Towards robust and speculation-reduction real estate pricing models based on a data-driven strategy
This work addresses the problem of subjective, costly, and unfair real estate appraisals for local governments and stakeholders in developing countries, offering a data-driven alternative.
This paper proposes a data-driven real estate pricing model using machine learning to estimate property prices, aiming to reduce human bias. The model was tested with 178,865 flat listings from Bogotá collected between 2016 and 2020, demonstrating robust and accurate price estimations.

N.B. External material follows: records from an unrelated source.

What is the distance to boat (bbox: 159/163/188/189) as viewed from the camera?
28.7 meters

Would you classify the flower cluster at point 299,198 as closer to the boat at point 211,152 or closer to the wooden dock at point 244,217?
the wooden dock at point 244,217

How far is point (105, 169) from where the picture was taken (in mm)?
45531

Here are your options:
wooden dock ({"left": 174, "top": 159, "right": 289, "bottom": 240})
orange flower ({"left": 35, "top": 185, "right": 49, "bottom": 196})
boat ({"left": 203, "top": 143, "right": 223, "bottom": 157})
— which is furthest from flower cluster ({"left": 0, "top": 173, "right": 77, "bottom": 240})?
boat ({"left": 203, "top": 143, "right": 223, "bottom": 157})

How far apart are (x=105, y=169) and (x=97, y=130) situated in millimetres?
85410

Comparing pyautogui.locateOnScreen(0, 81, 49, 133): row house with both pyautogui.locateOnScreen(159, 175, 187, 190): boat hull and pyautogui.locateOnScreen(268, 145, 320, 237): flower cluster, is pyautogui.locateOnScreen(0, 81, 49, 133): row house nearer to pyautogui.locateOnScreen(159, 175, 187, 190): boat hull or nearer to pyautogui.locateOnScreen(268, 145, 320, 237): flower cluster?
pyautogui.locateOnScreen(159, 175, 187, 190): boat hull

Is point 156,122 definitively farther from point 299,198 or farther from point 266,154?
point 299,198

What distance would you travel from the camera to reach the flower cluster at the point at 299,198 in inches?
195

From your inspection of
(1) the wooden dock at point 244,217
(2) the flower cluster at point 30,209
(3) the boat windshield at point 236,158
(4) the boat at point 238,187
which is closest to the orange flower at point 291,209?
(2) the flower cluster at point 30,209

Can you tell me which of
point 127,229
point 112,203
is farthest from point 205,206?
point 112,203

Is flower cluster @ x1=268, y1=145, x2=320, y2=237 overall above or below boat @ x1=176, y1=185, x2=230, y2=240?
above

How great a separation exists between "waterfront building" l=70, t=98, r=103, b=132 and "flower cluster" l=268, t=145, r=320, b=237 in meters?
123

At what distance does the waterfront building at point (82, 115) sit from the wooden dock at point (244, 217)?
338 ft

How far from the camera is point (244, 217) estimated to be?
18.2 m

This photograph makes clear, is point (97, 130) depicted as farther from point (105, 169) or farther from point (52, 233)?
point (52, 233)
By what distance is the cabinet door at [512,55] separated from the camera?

In many countries, real estate appraisal is based on conventional methods that rely on appraisers' abilities to collect data, interpret it and model the price of a real estate property. With the increasing use of real estate online platforms and the large amount of information found therein, there exists the possibility of overcoming many drawbacks of conventional pricing models such as subjectivity, cost, unfairness, among others. In this paper we propose a data-driven real estate pricing model based on machine learning methods to estimate prices reducing human bias. We test the model with 178,865 flats listings from Bogotá, collected from 2016 to 2020. Results show that the proposed state-of-the-art model is robust and accurate in estimating real estate prices. This case study serves as an incentive for local governments from developing countries to discuss and build real estate pricing models based on large data sets that increases fairness for all the real estate market stakeholders and reduces price speculation.